Incidentally, if anyone has something to donate like items needed to set up an apartment, please call Tara at (701) 787-7743.
The men of St. Mark’s cooked and served a wonderful dinner of turkey, dressing, mashed potatoes, gravy, corn, fruit, rolls, dessert. They did not forget rice – the refugee’s former main staple. I noticed that some of them felt right at home with the rice but didn’t put our traditional Thanksgiving foods on their plate. “The older the refugee the less likely they are to try American food,” said the Rev. Paul Trenne.
Seated with us at our table were Lila Rai, Ghaley Bishnu and Ghaley’s Mom, Ghaley Maya Phul. Lila has been here since July and the other two just about a month.

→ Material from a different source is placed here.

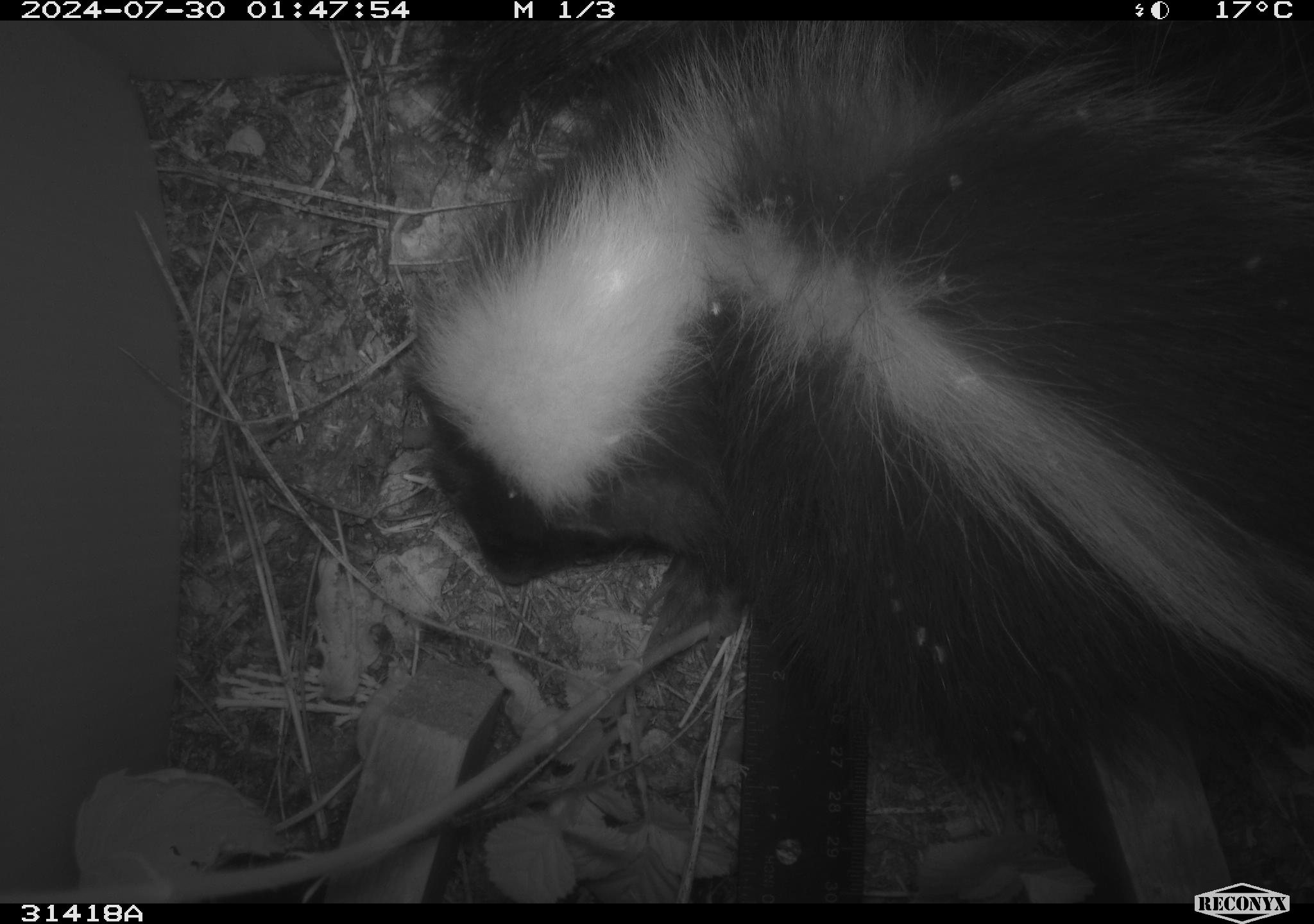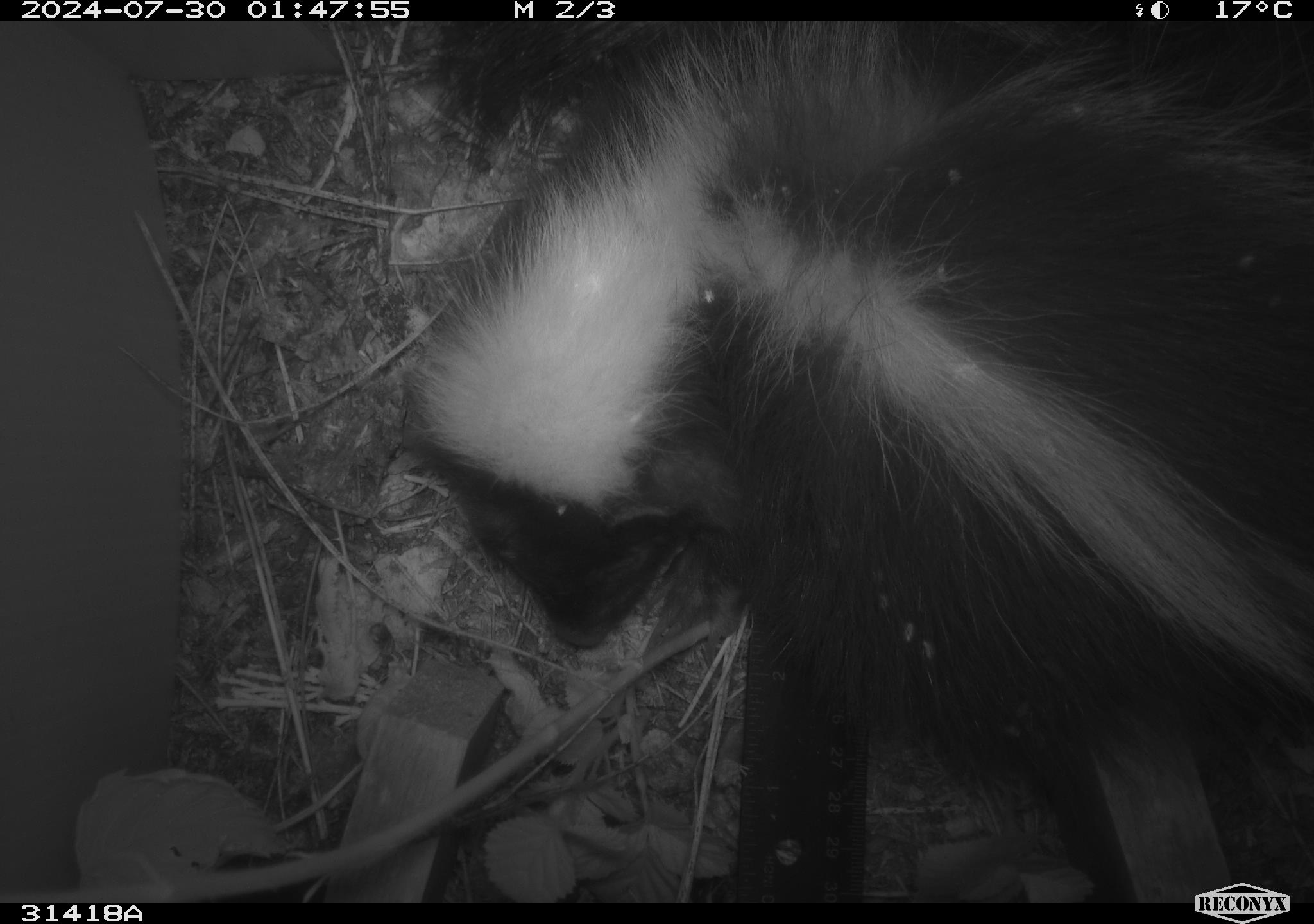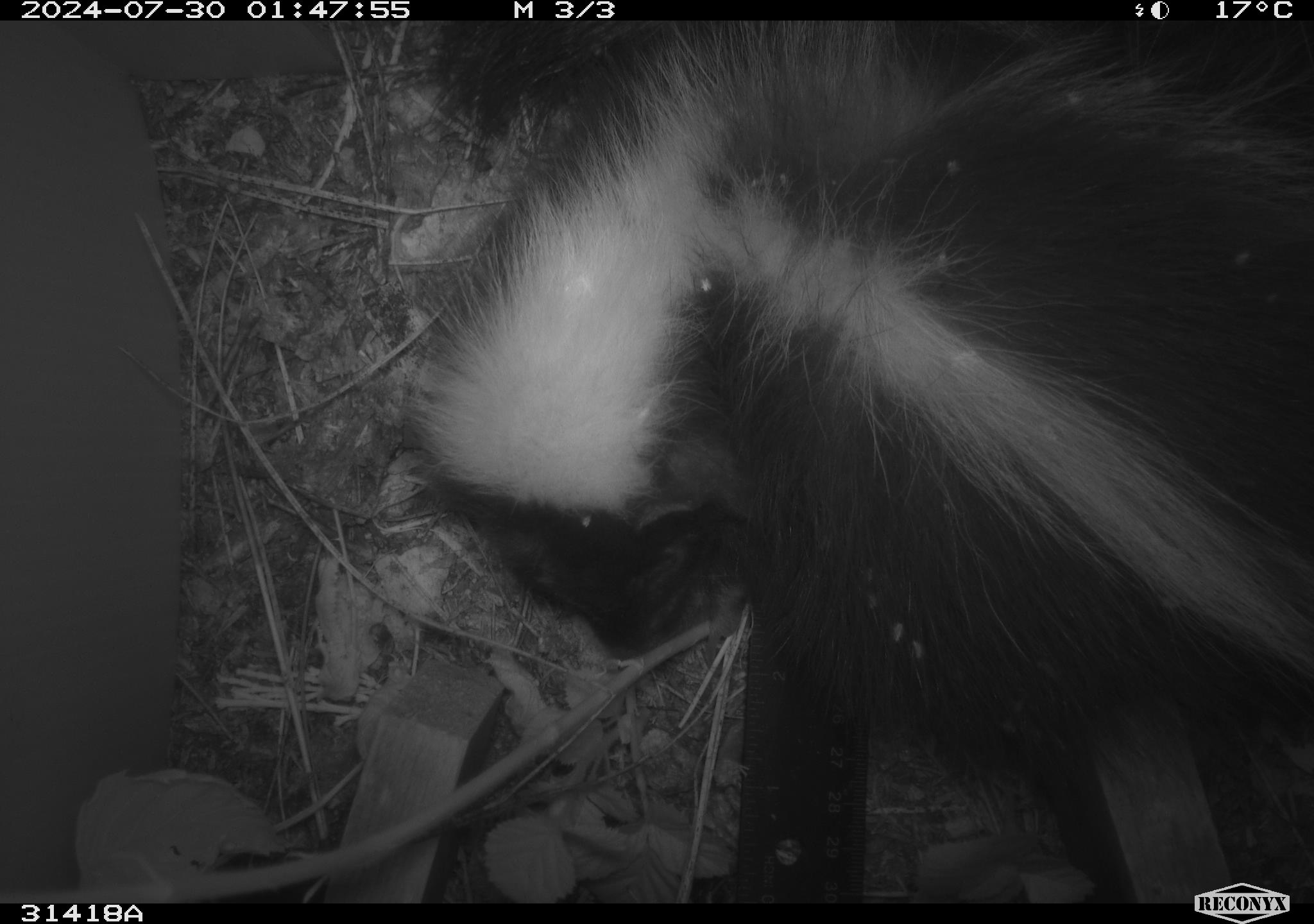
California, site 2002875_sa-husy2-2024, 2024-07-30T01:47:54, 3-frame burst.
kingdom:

The biggest surprise they said was the snow.
After dinner we were entertained by Al and Phyllis Blomquist, Grand Forks, also known as Gentle Country. They had everyone clapping along to songs about a John Deere tractor and peanut butter that sticks to the roof of your mouth.
Sunday School children from St. Mark’s also sang such songs as “Jesus Loves Me.” Then Pastor Trenne asked if anyone else would like to sing. The refugees know who their best singers are and encouraged Hkrka Rai and Mohkmud to go forward. They did so and beautifully sang songs in their native tongue.
It was such an enjoyable evening and I thank Olive for inviting me to be a part of it. As we said good bye and watched the refugees leave, Olive turned to me, “It’s a nice feeling,” she said. Yes indeed. I felt the feeling!
St. Mark’s has embraced the refugees in our midst for quite some time.
“This is our second dinner and we did a picnic around the Fourth of July with games and lots of kids playing,” Pastor Trenne said. “It’s been a really good thing for us as a congregation. We are so blessed in this country and in this community and this is an area where there is real human need that we can address.”
God bless the people of St. Mark’s for blessing the new neighbors among us.